*WORK REQUEST:* The required result is the exact run of lines beginning at the one containing "scientific name: Sceloporus" and ending at the last line of the entries.

*RECORDED DATA:*
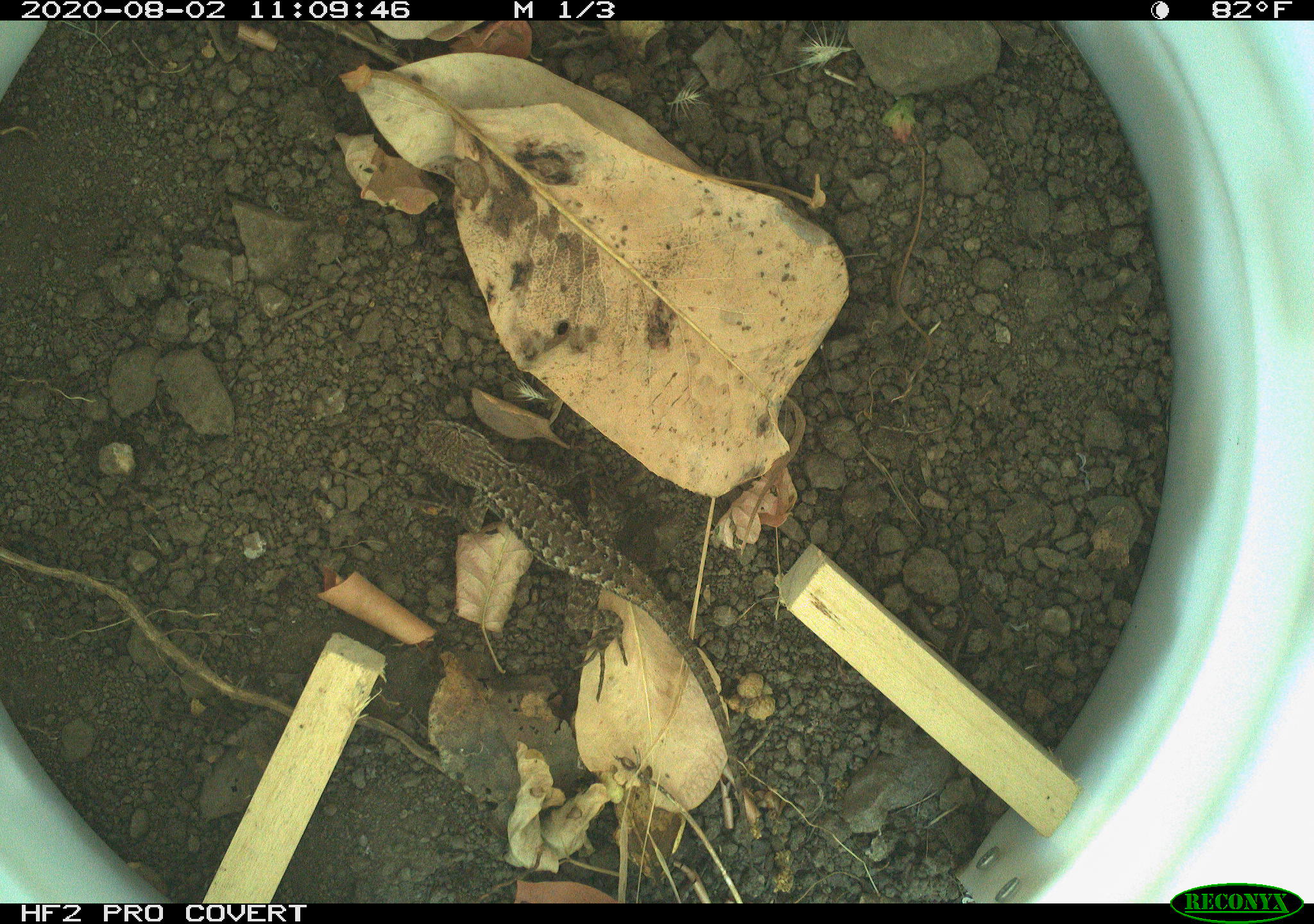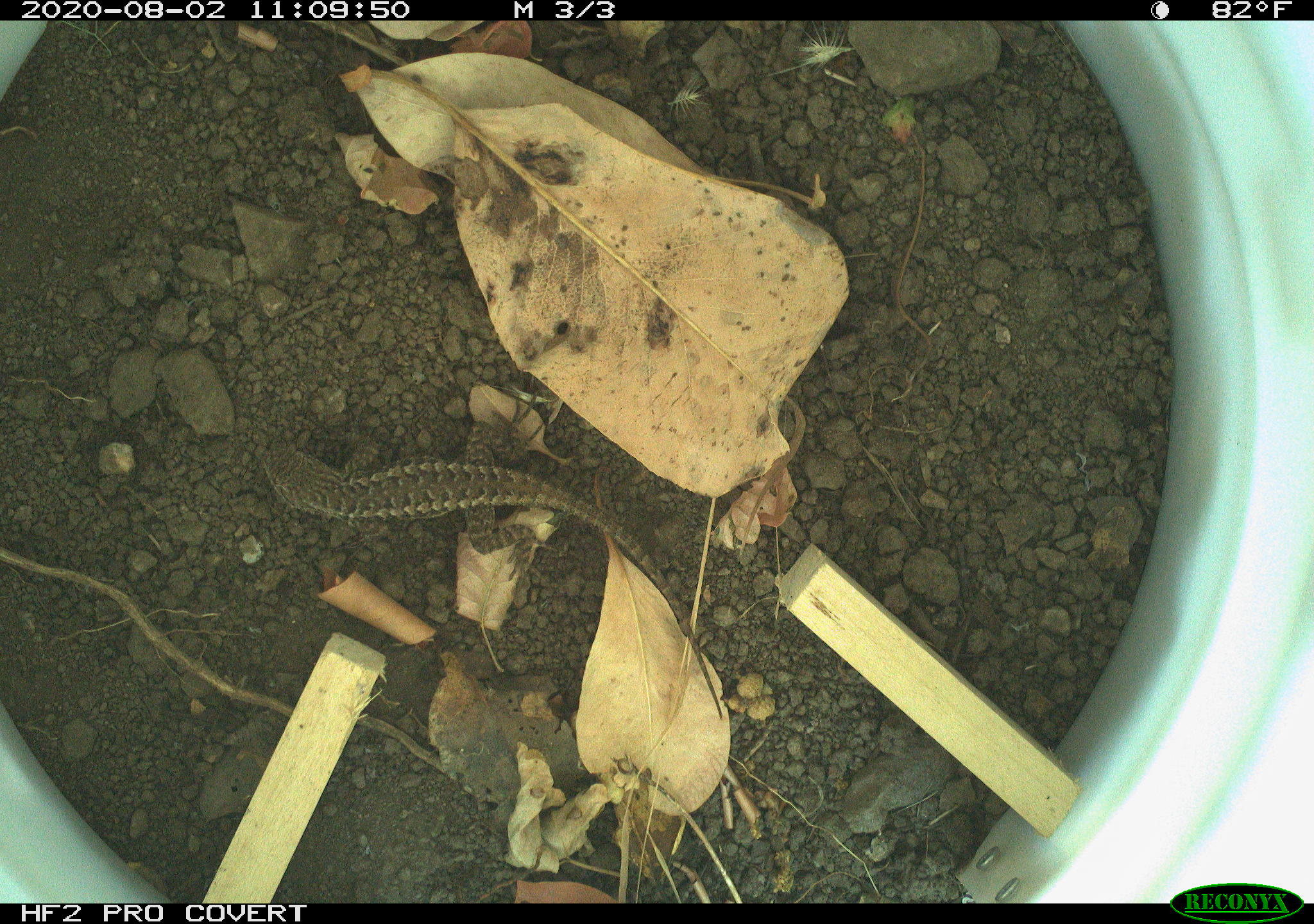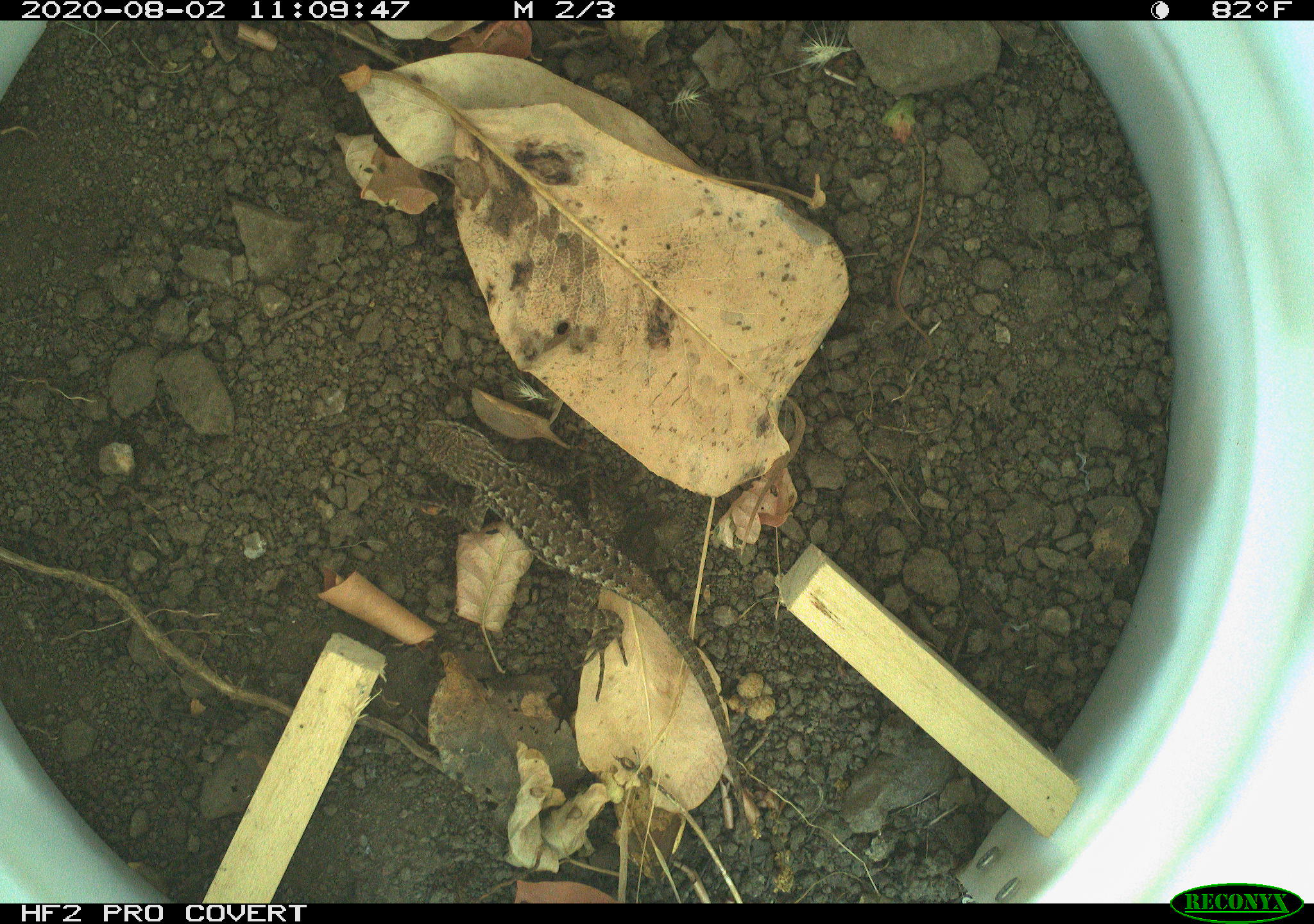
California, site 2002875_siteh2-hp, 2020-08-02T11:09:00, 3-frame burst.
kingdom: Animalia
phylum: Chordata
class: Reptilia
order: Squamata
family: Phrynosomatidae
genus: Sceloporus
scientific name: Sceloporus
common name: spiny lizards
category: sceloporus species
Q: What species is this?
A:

*TASK RESULT:*
scientific name: Sceloporus
common name: spiny lizards
category: sceloporus species
Q: What species is this?
A:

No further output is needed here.